▶ _ACTIVITY_
Return the lines below that carry the word "trap".

(Data entries)
○ ○ ○ ○ ○

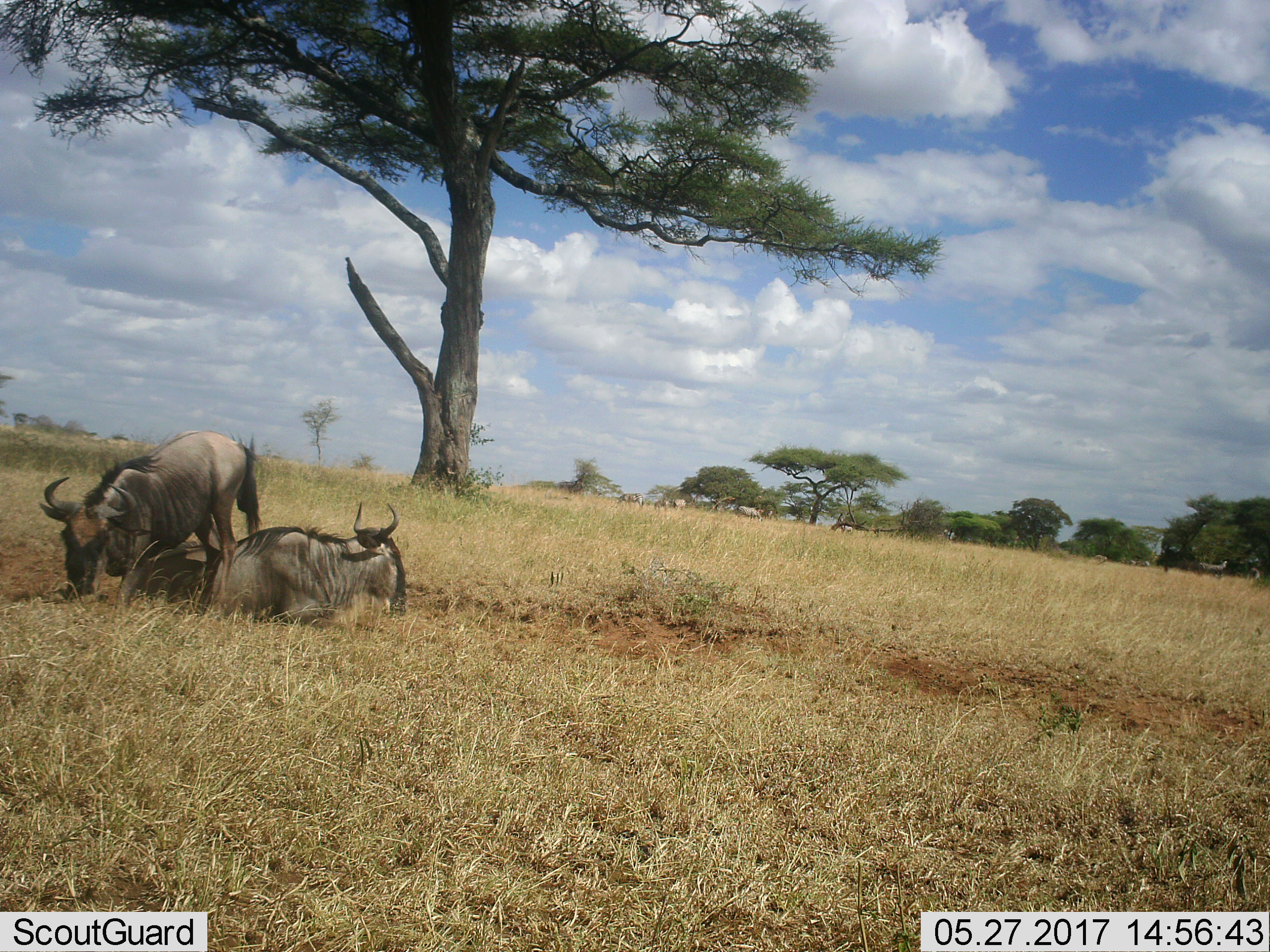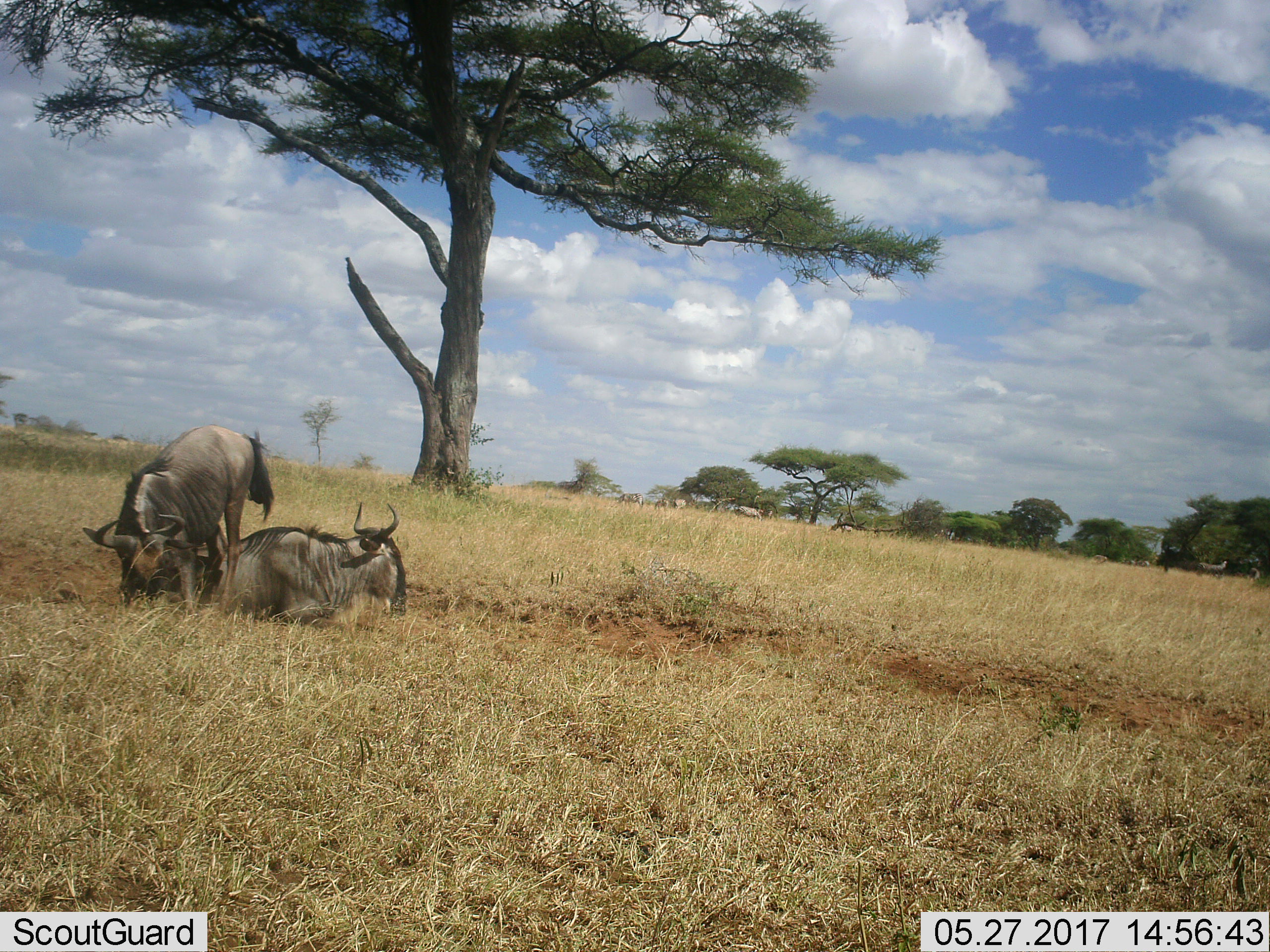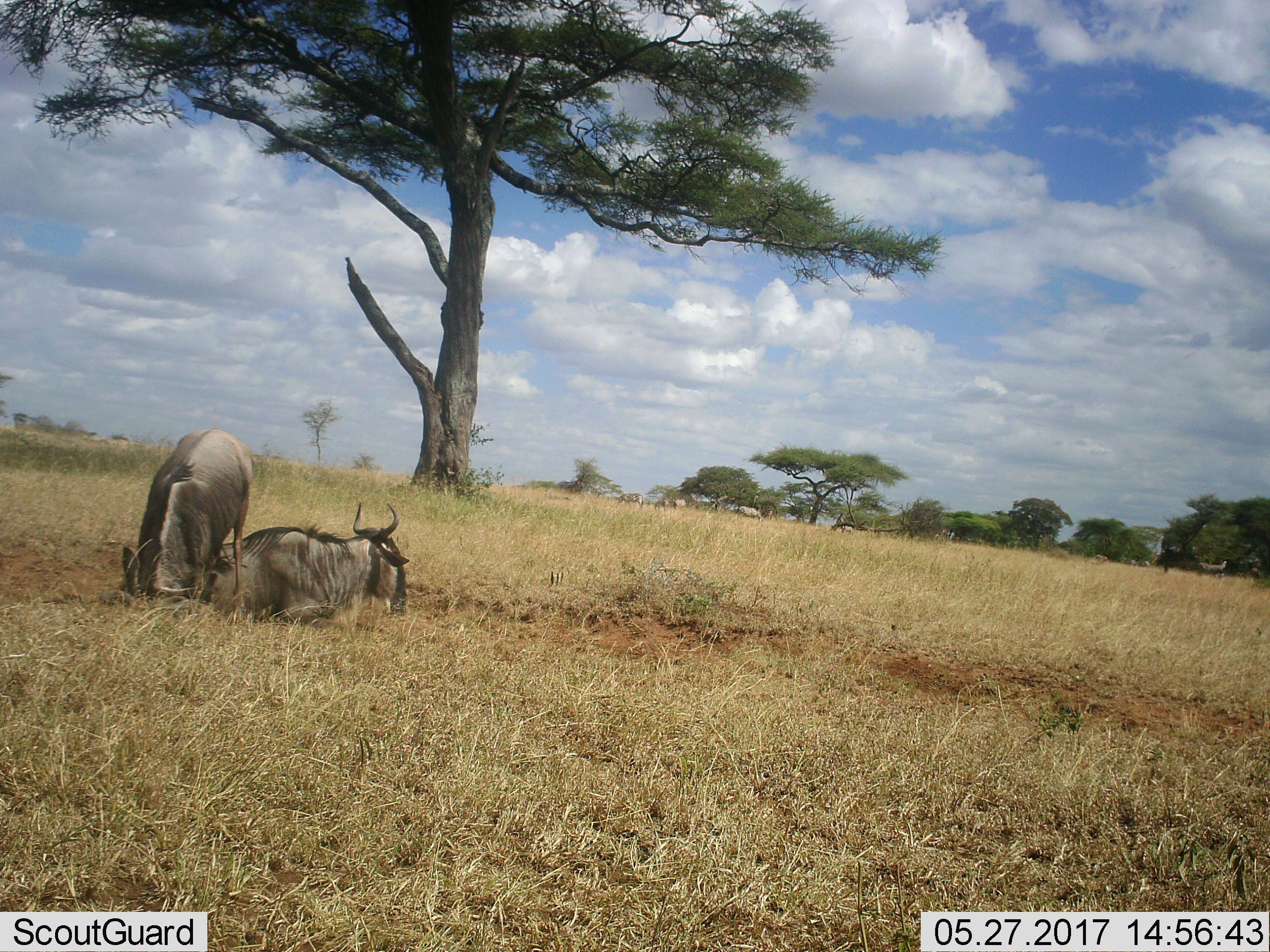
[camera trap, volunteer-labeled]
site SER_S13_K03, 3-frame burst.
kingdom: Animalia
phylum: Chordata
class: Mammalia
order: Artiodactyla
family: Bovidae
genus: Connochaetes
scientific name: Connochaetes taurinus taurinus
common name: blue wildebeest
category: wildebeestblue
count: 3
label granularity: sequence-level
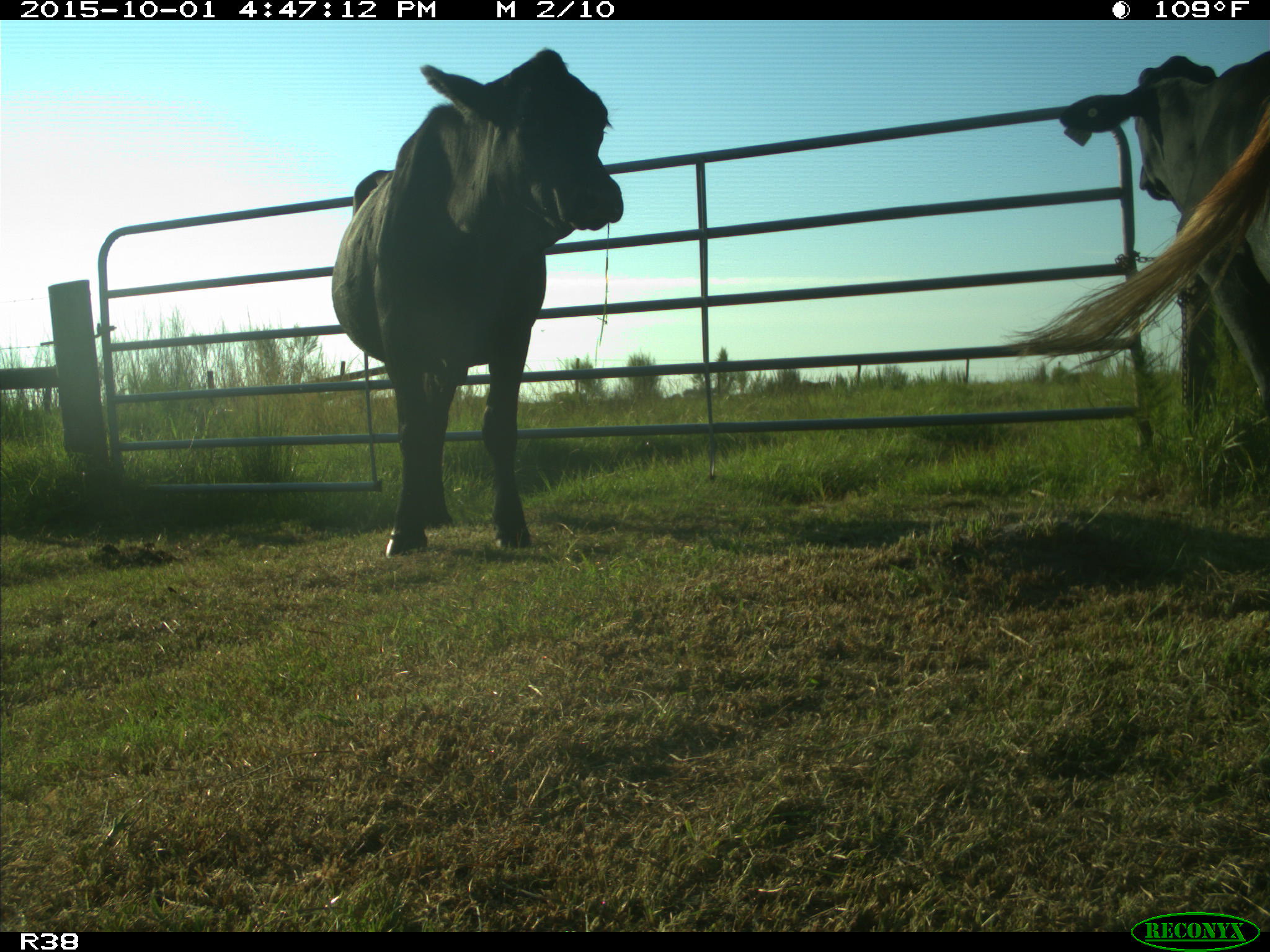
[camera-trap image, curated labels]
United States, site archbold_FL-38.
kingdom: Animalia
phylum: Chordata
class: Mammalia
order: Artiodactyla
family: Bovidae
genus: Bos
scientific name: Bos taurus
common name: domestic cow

○ ○ ○ ○ ○

▶ _OUTPUT OF THE TASK_
[camera trap, volunteer-labeled]
[camera-trap image, curated labels]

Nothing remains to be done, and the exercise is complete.